Code Access Security - Understanding why SecurityTransparent can call SecurityCritical

Question

I am researching Code Access Security. It's taking some effort to get my head around, so I thought that I would finally make some use of Reflector and start investigating how .NET 4.0 uses security attributes.

Observations

The System.IO.File.Delete method is decorated with the [SecuritySafeCritical] attribute.

The System.IO.File.Delete method delegates to an internal method InternalDelete which is decorated with the [SecurityCritical] attribute.

I have a method in one of my MVC app classes called DeleteFile that is running as SecurityTransparent (which I've verified by checking DeleteFile's MethodInfo.IsSecurityCritical property)

Permissions

From my current understanding that would mean that:

1. System.IO.File.Delete can call InternalDelete because [SecuritySafeCritical] methods can call [SecurityCritical] so no SecurityException is thrown.
2. DeleteFile can call System.IO.File.Delete because [SecurityTransparent] can call [SecuritySafeCritical]

So basically, without adjusting any of the out of the box security settings, this code will succesfully delete a dummy file called test.txt

namespace MyTestMvcApp
{
    public class FileHelpers()
    {
        // Has SecurityTransparent
        public void DeleteFile()
        {
            // Will succesfully delete the file
            File.Delete("test.txt");
        }
    }
}

Confusion

Inside the InternalDelete method of System.IO.File.Delete, it uses the CodeAccessPermission.Demand method to check that all callers up the stack have the necessary permissions. What I don't quite understand is this line in the MSDN docs of CodeAccessPermission.Demand:

The permissions of the code that calls this method are not examined; the check begins from the immediate caller of that code and proceeds up the stack.

So my question is, if the DeleteFile method of my application is SecurityTransparent, how come it is allowed to call a SecurityCritical method?

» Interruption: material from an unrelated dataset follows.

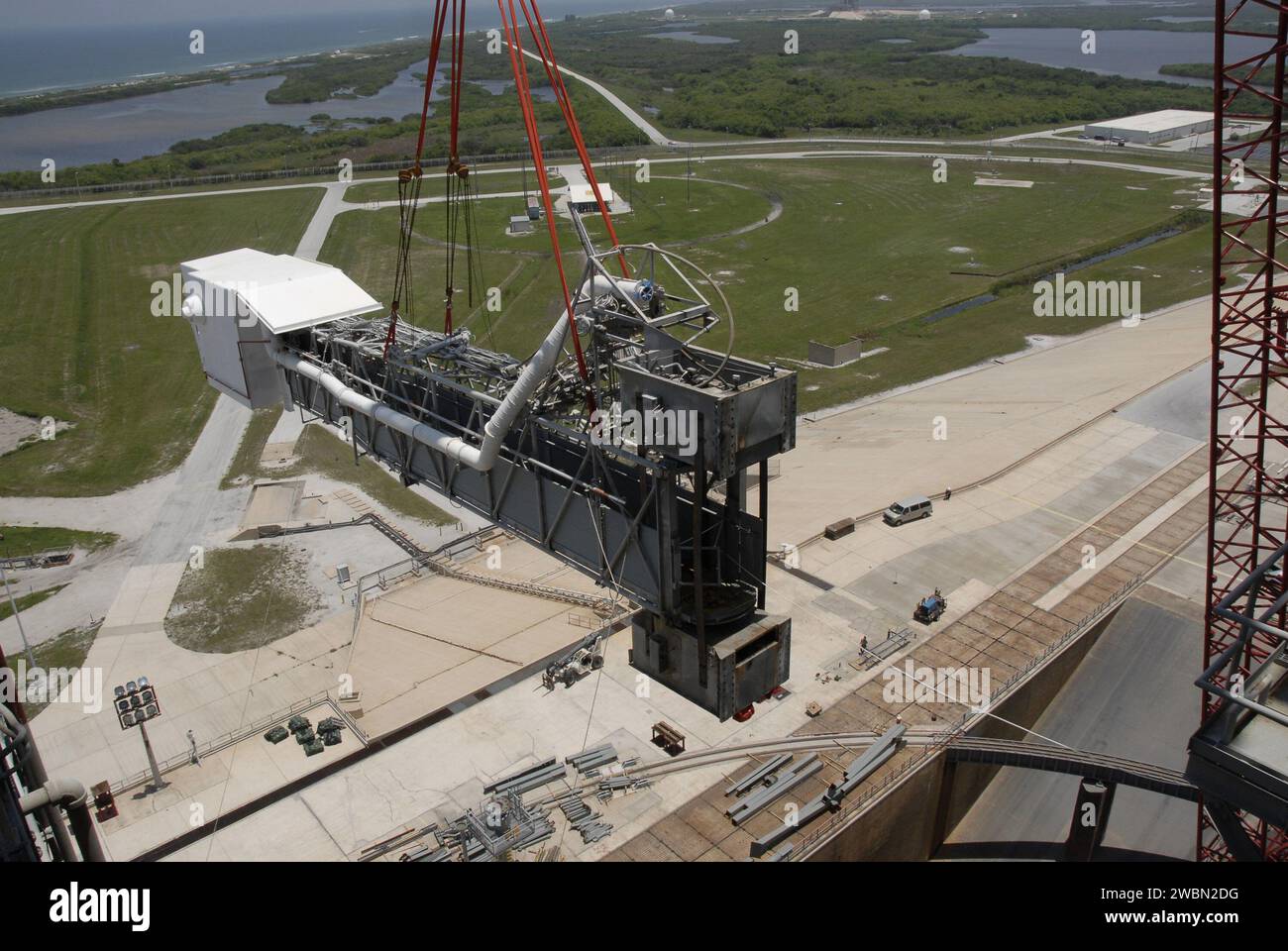 Al Launch Pad 39B del Kennedy Space Center, una gru rimuove il braccio di accesso dell'orbiter e la stanza Bianca dalla struttura di servizio fissa per preparare il sito per il lancio Ares i-X del programma Constellation. La modifica segna il passaggio da Shuttle a nuovi sistemi di lancio. Foto Stock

This is probably a broken example perhaps with some missing concepts, but as I said I'm still getting my head around it and any insight people can give the more I'll develop my understanding.

Thanks

Answer 1

You're mixing up two CAS enforcement mechanisms. While they do interact a bit, it's not in quite the same way you seem to be worrying about. For the purposes of full permission demands, as represented by Demand, they're essentially independent.

The CLR applies the transparency verification before executing the code. If this passes, the CLR would then verify any declarative CAS demands applied via attributes. If these pass (or are absent), the CLR would then execute the code, at which time the imperative (inline) demand would run.

The Demand documentation note about "the permissions of the code that calls this method are not examined" apply to the Demand method itself. In other words, if you have a method Foo that calls Demand, the verified call stack starts will Foo's caller, not Foo itself. For example, if you have the call chain A -> B -> C -> Foo -> Demand, only A, B, and C will be verified to check if they have the granted permission.